## [The problem]
Transcribe exactly, and without pictures, only the lines from the one bearing "Les syndicats agricoles" through the final line of the data below.

Short descriptive text snippets

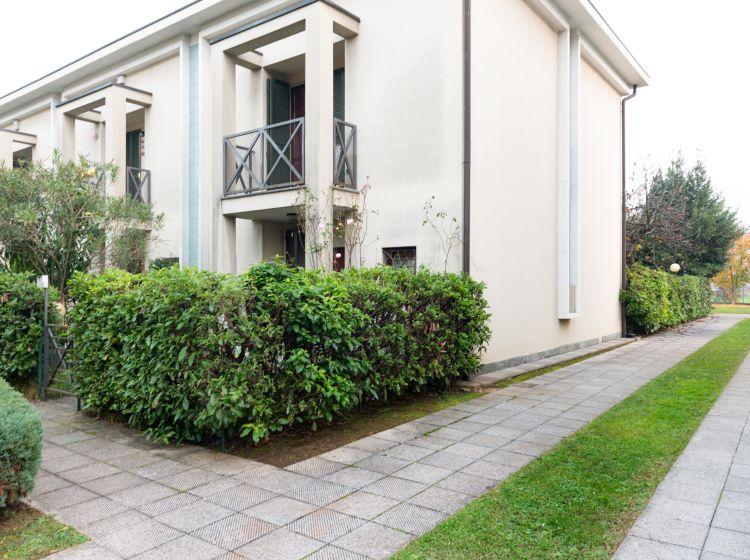 Villa in vendita, via Drizza  53, Solaro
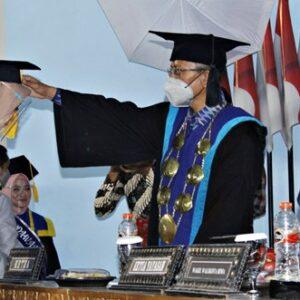 213 Mahasiswa-Mahasiswi STIE Bima Diwisuda, Firdaus: Jadilah Lilin di Tengah Gelap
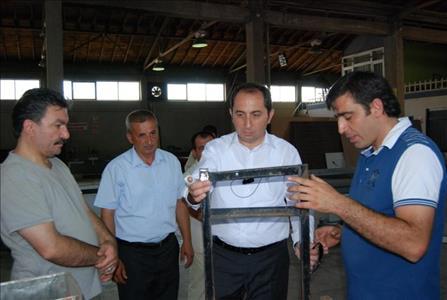 Rektörümüz Prof. Dr. ALKAN, Mimar Sinan Halk Eğitim Merkezi'nin Mobilya Atölyesini Gezdi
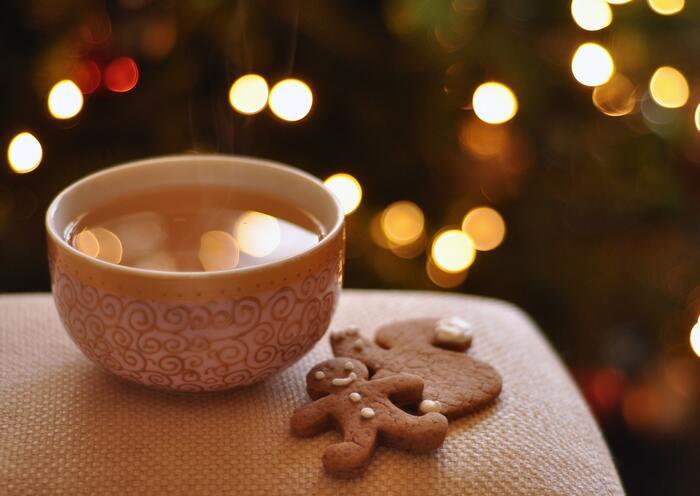 クリスマスクッキーといえばショウガの入った人型のクッキー「ジンジャークッキー/ジンジャーマン」。風邪などを予防するため、ショウガを食べることを広めたヘンリー8世(英国)をあらわしているという説も。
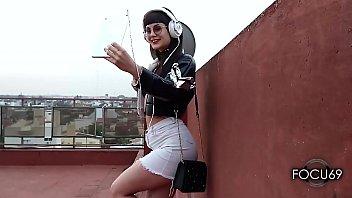 Mi vecino me encuentra en la terraza sacandome fotos y aburrida | FOCU69 | ig @barbierivas.vip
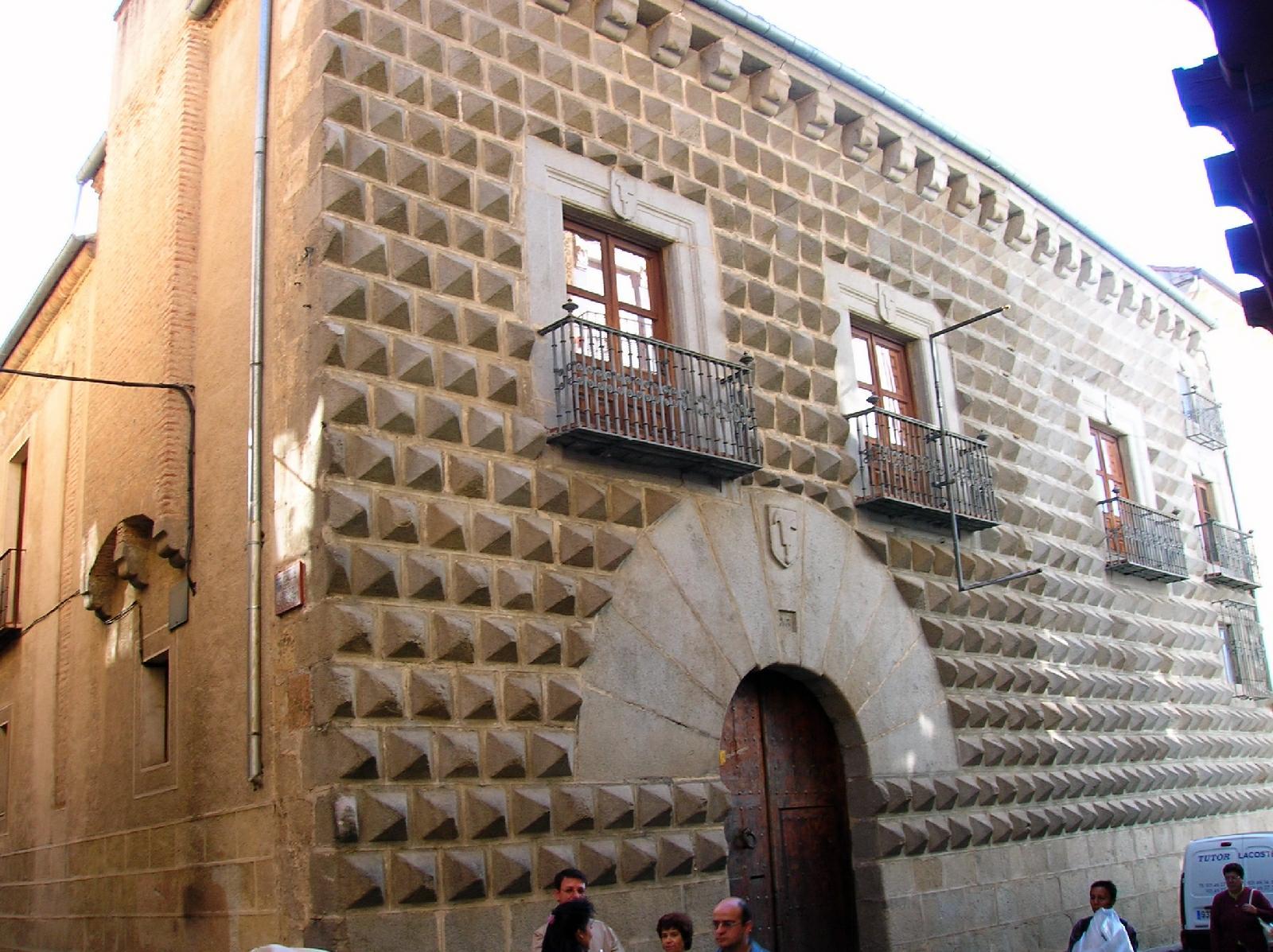 File:Segovia - Casa de los Picos 2.jpg - Wikimedia Commons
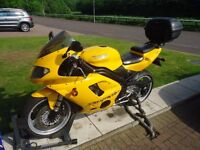 Triumph Daytona 955i with performance parts
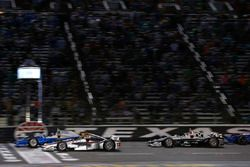 Will Power, Team Penske Chevrolet, Scott Dixon, Chip Ganassi Racing Honda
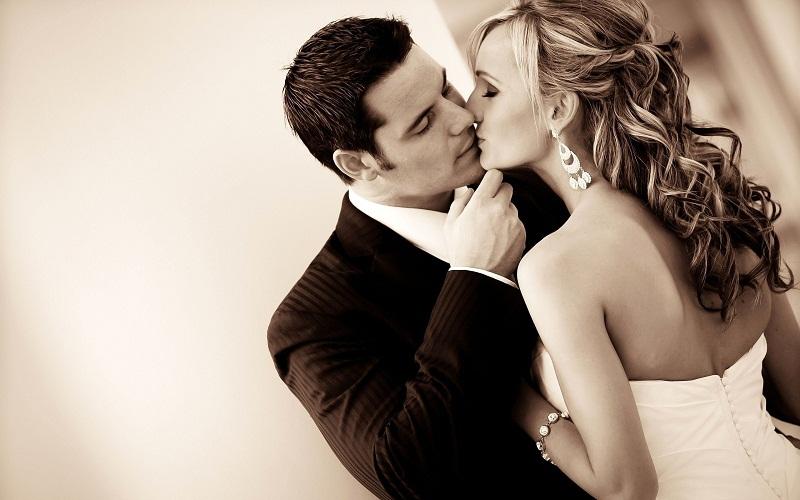 Bạn có tin không hôn 3 lần trong ngày có thể giúp bạn giảm béo hiệu quả 2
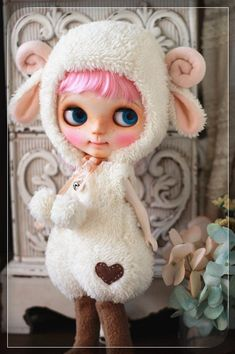 Sheep outfit for Blythe by Chilly Qi, Blythe clothes Ooak Dolls, Blythe Dolls, Doll Tattoo, Doll Closet, Barbie, Cute Anime Couples, Ball Jointed Dolls, Cute Dolls, Big Eyes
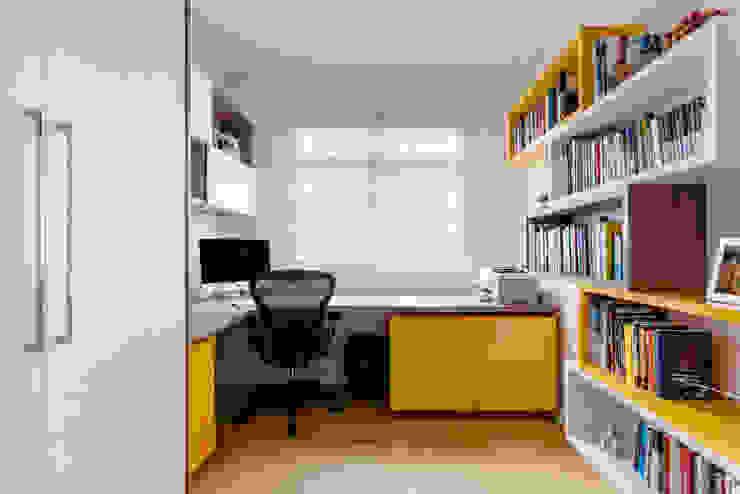 Luciana Ribeiro Arquitetura Ruang Studi/Kantor Modern Yellow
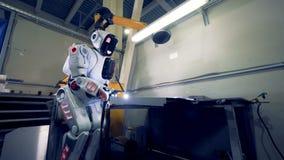 Cyborg pracuje z specjalnym wyposażeniem, zakończenie up zbiory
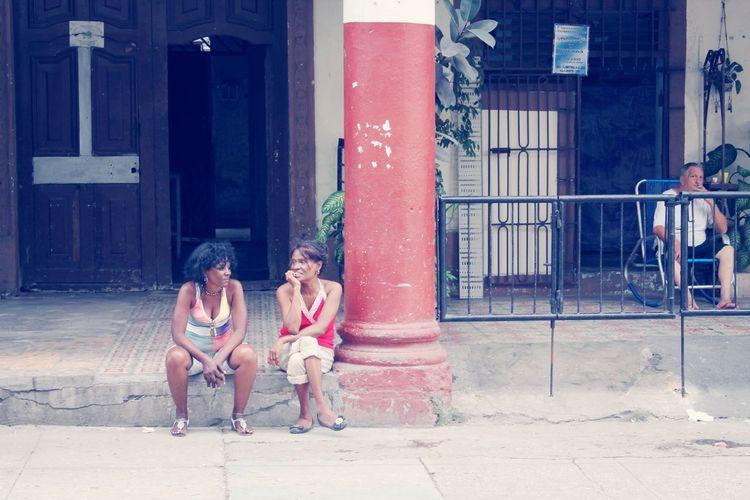 Bochinches Walking Around Cuba Life People Beautiful Surroundings Captured Moment Commuting EyeEm Best Shots People Watching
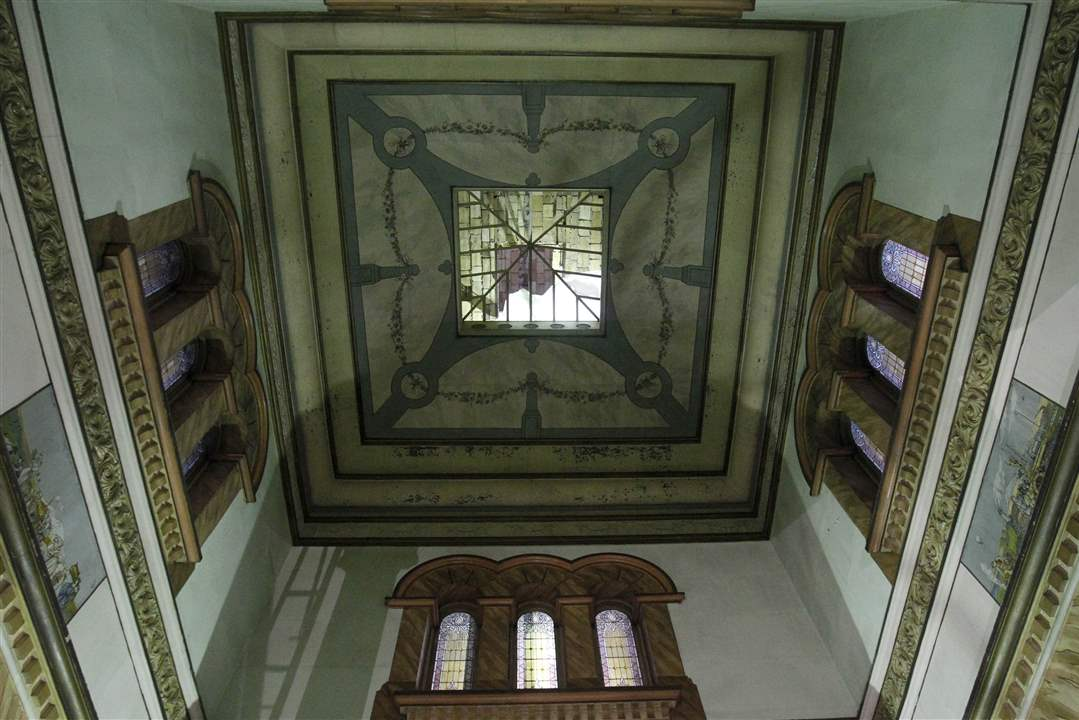 Looking-up-into-the-tower-of-the-Auglaize-County-courthouse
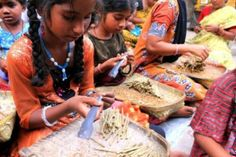 """Diritti negati, sulla forza delle donne indiane: """"Come lacrime nella pioggia"""" Sofia Domino -"""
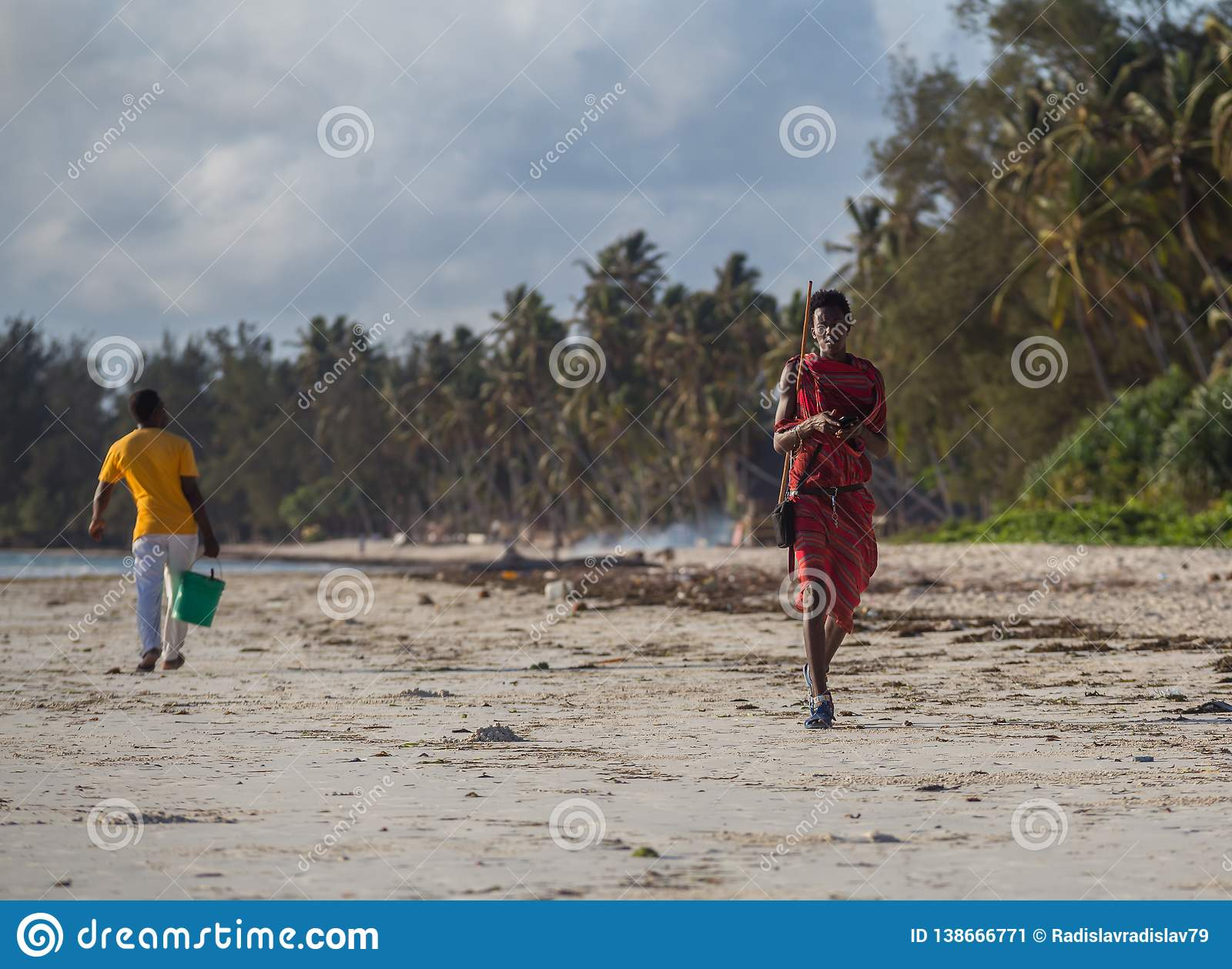 En ung grabb hjälper hans fader och bär saker till fartyget Seascape med den folk-, fartyg- och horisontlinjen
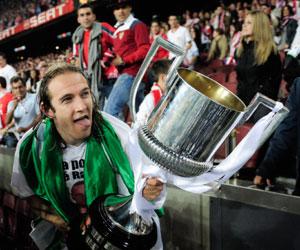 Sevilla FC: Diego Capel sostiene la Copa del Rey de 2010, en cuya final abrió el marcador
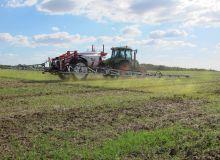 Les syndicats agricoles réagissent différemment face à l'arrêté et le décret parus le 29 décembre 2019 sur les modalités de zone de non traitement proche des riverains.
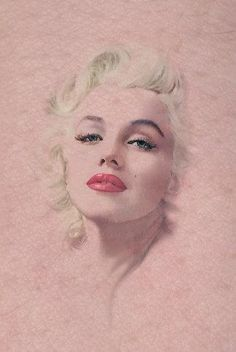 @PinFantasy - Drawing Marilyn Monroe ! ~~ For more:  - ✯ http://www.pinterest.com/PinFantasy/gente-~-marilyn-monroe-art/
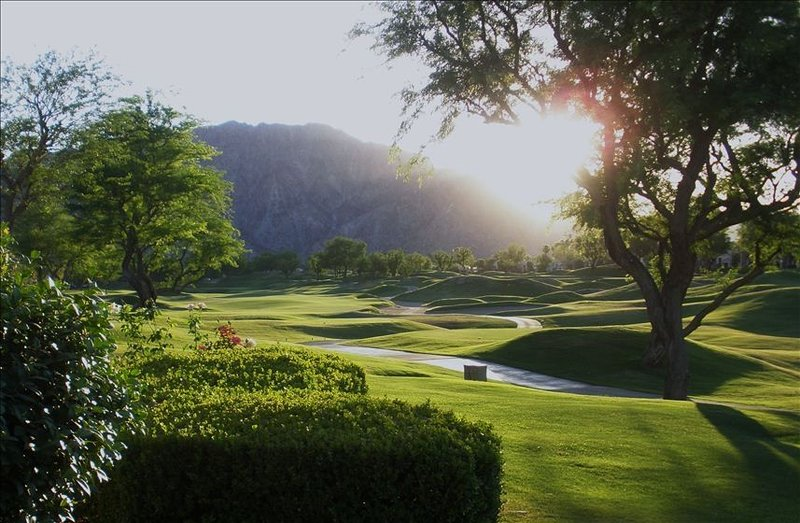 Totally Renovated - Double Fairway with Mountain View, holiday rental in La Quinta
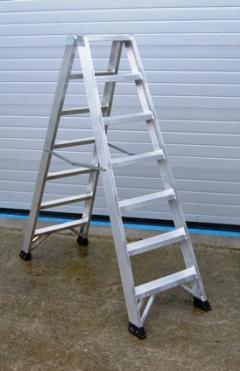 Escaleras de aluminio de dos tramos santos juanes dna 2 for Escaleras articuladas de aluminio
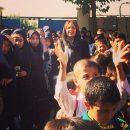 مهناز افشار در اولین روز بازگشایی مدارس به دیدار دانش آموزان رفت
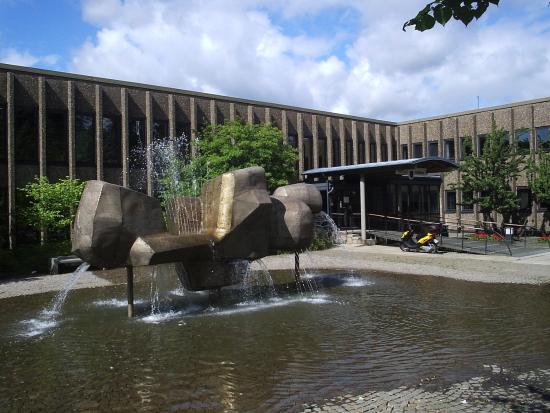 Kommunhuset i Partille utsätts för mordbrand. Foto: commons.wikimedia.org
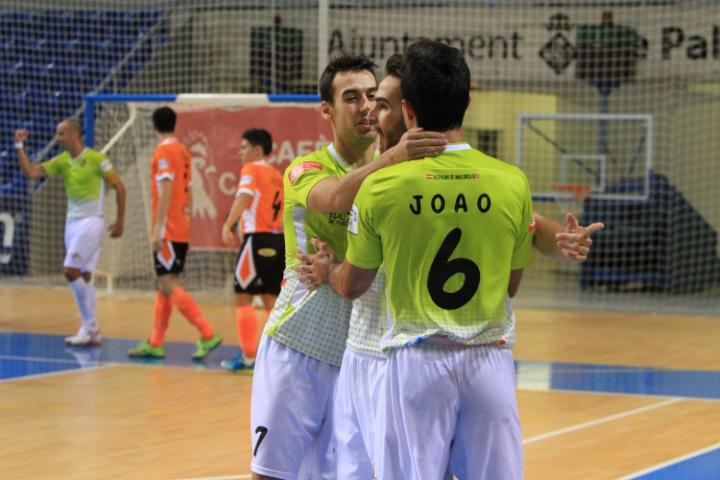 Celebración del gol de Chicho para el Palma Futsal (Copiar)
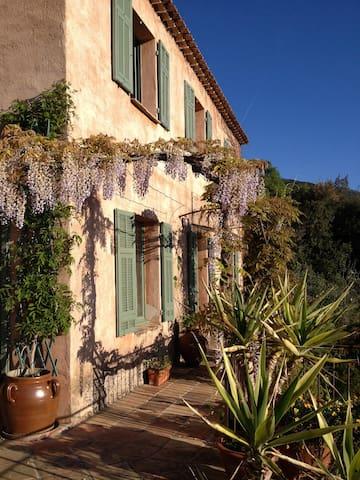 Villa provençale dans la verdure - Gattières - House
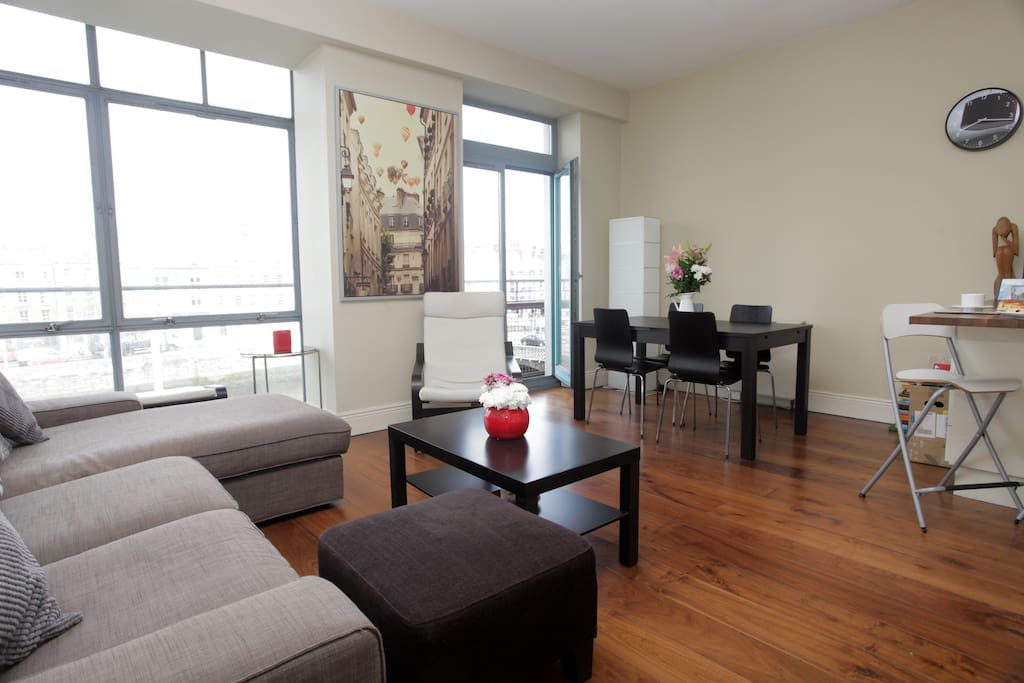 Large open plan living/dining area.
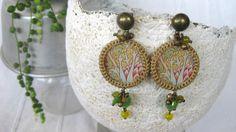 pendenti in resina colata a mano e lurex croquet, immagine orientale, perle, verde, giallo Lunghi pendenti realizzati artigianalmente in pezzo unico per la collezione Oriental Tales di ResinUp. Un …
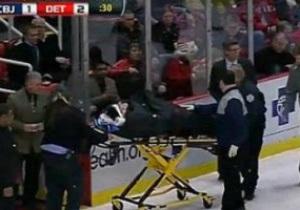 Российского хоккеиста увезли во время игры на носилках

## [Task solution]
 Les syndicats agricoles réagissent différemment face à l'arrêté et le décret parus le 29 décembre 2019 sur les modalités de zone de non traitement proche des riverains.
 @PinFantasy - Drawing Marilyn Monroe ! ~~ For more:  - ✯ http://www.pinterest.com/PinFantasy/gente-~-marilyn-monroe-art/
 Totally Renovated - Double Fairway with Mountain View, holiday rental in La Quinta
 Escaleras de aluminio de dos tramos santos juanes dna 2 for Escaleras articuladas de aluminio
 مهناز افشار در اولین روز بازگشایی مدارس به دیدار دانش آموزان رفت
 Kommunhuset i Partille utsätts för mordbrand. Foto: commons.wikimedia.org
 Celebración del gol de Chicho para el Palma Futsal (Copiar)
 Villa provençale dans la verdure - Gattières - House
 Large open plan living/dining area.
 pendenti in resina colata a mano e lurex croquet, immagine orientale, perle, verde, giallo Lunghi pendenti realizzati artigianalmente in pezzo unico per la collezione Oriental Tales di ResinUp. Un …
 Российского хоккеиста увезли во время игры на носилках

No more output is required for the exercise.